Written problem:
Select every line below that contains the string "building"; the match is case-sensitive.

Records from a data source
○ ○ ○ ○ ○ ○ ○

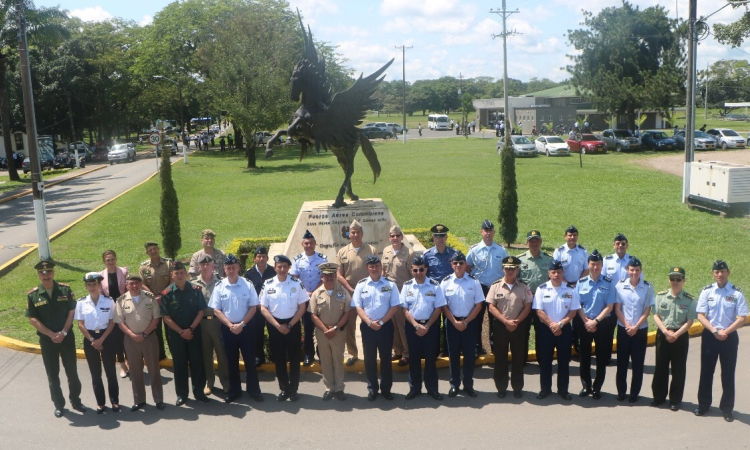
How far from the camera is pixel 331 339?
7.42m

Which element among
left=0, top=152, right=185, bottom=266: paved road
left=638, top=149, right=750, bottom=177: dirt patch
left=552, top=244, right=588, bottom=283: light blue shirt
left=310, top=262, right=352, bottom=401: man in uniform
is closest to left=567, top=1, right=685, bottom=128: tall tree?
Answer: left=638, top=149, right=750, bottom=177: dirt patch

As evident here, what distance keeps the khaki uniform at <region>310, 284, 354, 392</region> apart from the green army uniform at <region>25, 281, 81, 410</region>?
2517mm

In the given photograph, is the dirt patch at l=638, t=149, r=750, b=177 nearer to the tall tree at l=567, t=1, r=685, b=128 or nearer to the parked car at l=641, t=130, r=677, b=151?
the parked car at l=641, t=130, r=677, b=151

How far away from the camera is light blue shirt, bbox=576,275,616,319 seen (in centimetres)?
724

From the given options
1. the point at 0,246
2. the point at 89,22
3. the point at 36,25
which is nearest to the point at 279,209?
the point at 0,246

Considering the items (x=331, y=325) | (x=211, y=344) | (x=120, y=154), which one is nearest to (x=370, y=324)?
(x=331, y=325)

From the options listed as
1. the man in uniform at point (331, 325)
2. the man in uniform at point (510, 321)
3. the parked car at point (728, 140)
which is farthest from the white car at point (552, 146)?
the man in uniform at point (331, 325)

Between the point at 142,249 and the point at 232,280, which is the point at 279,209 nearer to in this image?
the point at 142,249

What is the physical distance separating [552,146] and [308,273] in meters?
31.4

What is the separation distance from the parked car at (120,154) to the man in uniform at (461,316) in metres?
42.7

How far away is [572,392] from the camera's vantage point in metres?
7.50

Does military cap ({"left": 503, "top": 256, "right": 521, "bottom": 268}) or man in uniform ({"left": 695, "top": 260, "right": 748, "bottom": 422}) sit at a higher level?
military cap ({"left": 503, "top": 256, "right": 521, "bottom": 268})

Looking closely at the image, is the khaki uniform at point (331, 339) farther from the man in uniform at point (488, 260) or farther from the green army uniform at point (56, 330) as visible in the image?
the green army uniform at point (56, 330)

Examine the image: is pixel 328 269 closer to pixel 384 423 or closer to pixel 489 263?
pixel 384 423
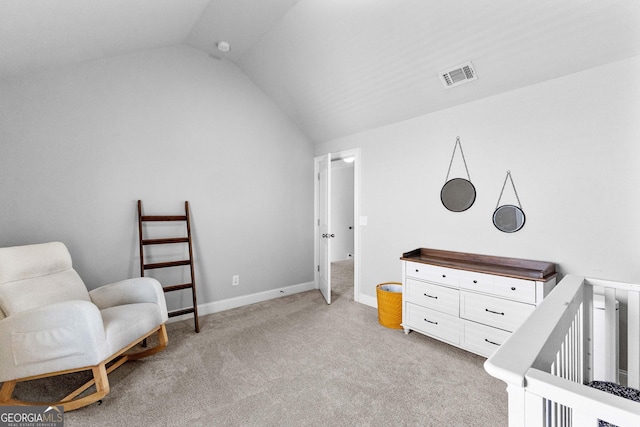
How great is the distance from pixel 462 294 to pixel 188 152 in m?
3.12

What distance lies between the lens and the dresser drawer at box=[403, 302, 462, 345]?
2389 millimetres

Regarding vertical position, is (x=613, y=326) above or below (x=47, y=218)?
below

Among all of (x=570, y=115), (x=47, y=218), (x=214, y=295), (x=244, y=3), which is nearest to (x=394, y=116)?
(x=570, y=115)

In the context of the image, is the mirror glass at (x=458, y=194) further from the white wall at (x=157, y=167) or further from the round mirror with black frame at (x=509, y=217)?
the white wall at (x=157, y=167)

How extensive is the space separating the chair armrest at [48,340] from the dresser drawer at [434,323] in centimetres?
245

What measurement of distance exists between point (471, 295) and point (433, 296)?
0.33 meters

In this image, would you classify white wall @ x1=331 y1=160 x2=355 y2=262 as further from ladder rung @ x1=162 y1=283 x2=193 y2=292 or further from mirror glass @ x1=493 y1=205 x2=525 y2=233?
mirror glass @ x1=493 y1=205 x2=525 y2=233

○ ○ ○ ○ ○ ○ ○

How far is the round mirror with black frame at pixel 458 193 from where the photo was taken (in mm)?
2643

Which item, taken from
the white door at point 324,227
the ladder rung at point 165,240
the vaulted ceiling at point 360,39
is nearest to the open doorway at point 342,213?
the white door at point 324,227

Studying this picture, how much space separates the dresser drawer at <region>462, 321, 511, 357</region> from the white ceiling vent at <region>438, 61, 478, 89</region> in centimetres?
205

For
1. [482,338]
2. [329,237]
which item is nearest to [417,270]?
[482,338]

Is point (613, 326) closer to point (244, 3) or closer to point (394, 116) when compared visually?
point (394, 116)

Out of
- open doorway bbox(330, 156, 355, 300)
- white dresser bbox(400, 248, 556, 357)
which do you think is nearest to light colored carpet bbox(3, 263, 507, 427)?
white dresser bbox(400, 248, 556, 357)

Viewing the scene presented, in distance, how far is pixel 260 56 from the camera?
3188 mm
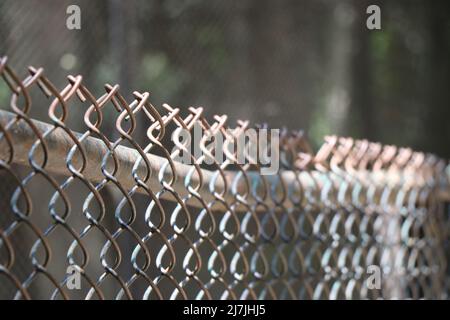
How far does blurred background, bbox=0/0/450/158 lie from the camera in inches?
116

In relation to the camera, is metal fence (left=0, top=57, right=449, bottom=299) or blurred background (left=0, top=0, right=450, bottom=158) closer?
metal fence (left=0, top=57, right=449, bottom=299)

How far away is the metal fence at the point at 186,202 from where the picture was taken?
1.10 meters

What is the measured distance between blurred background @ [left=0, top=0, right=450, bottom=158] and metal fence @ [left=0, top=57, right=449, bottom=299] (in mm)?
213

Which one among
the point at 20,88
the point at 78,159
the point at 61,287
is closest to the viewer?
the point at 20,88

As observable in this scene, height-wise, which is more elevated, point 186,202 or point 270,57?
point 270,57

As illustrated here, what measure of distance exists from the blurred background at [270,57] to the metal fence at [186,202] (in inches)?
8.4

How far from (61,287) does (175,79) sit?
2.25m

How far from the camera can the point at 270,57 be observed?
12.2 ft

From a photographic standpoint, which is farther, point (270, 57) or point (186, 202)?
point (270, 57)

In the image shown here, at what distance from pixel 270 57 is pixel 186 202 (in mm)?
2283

○ ○ ○ ○ ○ ○ ○

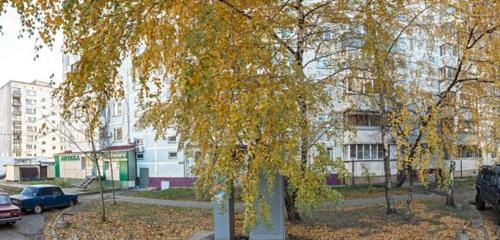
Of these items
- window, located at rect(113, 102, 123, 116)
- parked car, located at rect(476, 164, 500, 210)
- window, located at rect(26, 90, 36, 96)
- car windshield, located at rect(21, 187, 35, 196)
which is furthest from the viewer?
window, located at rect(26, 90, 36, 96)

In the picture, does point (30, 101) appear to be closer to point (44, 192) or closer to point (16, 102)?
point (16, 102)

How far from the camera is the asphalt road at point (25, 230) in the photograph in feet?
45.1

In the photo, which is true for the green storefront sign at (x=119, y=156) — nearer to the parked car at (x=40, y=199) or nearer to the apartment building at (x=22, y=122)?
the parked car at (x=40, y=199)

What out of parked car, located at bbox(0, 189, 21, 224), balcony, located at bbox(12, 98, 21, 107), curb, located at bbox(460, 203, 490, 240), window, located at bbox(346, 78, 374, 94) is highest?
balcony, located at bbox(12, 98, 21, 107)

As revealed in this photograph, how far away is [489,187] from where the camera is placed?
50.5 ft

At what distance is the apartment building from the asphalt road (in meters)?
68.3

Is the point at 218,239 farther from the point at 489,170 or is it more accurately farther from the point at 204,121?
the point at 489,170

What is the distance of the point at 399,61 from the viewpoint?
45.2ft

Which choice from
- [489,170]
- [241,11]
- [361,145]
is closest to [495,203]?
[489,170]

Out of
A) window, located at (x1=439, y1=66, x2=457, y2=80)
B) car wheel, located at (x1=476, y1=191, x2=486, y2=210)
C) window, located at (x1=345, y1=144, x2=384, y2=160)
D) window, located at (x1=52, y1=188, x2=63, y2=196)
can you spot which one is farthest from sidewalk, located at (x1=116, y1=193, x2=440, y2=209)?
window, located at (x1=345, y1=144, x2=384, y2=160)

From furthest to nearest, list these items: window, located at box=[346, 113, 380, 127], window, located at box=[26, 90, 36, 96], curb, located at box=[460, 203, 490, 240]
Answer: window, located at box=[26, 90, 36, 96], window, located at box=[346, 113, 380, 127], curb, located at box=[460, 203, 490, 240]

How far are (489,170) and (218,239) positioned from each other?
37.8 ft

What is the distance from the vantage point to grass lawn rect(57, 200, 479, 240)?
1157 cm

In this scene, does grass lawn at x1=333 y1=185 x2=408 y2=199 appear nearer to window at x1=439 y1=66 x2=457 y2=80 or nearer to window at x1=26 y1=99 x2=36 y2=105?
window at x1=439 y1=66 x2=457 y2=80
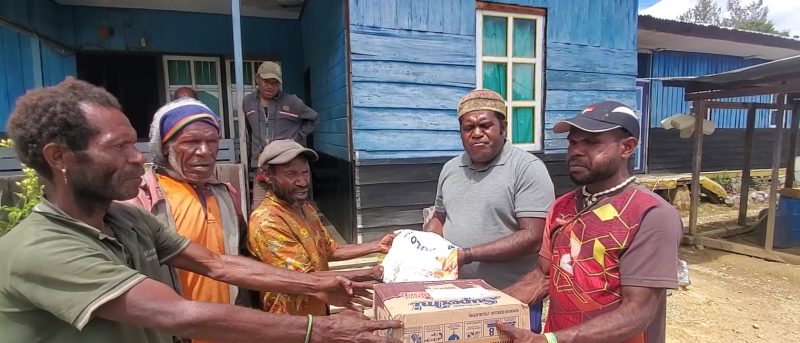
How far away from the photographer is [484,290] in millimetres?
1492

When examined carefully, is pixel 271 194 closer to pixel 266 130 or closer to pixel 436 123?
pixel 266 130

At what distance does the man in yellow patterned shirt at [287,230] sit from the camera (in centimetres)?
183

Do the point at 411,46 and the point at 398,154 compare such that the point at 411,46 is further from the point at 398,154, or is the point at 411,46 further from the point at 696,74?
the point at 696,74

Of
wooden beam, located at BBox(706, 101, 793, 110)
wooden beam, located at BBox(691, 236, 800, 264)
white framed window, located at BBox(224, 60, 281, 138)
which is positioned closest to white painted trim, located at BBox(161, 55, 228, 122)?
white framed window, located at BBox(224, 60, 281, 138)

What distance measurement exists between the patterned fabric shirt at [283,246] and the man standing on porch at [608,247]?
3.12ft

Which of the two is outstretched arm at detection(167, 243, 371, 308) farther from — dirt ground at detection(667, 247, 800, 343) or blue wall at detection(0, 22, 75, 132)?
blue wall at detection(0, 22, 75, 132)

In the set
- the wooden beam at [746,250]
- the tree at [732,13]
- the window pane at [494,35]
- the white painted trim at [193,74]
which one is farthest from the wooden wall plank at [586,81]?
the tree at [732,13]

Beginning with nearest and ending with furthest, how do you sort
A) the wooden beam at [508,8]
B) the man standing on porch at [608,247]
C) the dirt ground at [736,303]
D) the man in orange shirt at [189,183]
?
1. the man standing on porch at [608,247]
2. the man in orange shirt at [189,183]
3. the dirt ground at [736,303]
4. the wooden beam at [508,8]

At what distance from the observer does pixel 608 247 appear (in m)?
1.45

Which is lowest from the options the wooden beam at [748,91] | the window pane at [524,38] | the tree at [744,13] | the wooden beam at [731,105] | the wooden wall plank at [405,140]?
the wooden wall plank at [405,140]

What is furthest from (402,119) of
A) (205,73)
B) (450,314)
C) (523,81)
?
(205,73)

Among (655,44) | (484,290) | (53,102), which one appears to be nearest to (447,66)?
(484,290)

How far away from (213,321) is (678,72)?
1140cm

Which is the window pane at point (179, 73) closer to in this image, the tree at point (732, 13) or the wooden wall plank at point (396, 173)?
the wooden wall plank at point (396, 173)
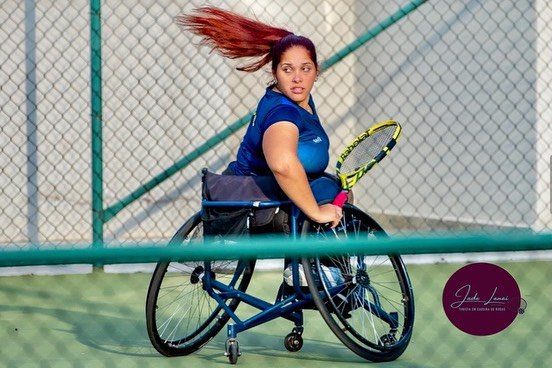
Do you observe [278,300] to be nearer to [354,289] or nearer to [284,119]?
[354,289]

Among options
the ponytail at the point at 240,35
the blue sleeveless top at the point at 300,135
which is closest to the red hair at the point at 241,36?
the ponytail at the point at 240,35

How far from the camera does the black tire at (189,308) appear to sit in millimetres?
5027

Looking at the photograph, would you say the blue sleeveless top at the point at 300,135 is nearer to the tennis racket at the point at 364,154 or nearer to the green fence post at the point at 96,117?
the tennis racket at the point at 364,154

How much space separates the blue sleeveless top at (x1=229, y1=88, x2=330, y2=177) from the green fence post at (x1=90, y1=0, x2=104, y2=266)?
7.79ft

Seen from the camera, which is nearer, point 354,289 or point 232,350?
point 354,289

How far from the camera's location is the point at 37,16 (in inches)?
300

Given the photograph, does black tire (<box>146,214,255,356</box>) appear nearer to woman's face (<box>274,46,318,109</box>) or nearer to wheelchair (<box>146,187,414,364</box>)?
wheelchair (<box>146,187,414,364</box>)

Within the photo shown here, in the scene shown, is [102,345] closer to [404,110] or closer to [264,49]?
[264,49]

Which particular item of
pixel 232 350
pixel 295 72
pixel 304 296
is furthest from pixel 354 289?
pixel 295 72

○ ○ ○ ○ ○ ○ ○

Result of this task:
In the photo, which is true for the green storefront sign at (x=119, y=156) — nearer to the parked car at (x=40, y=199) or nearer to the apartment building at (x=22, y=122)?
At what distance is the apartment building from the asphalt road (in meters)?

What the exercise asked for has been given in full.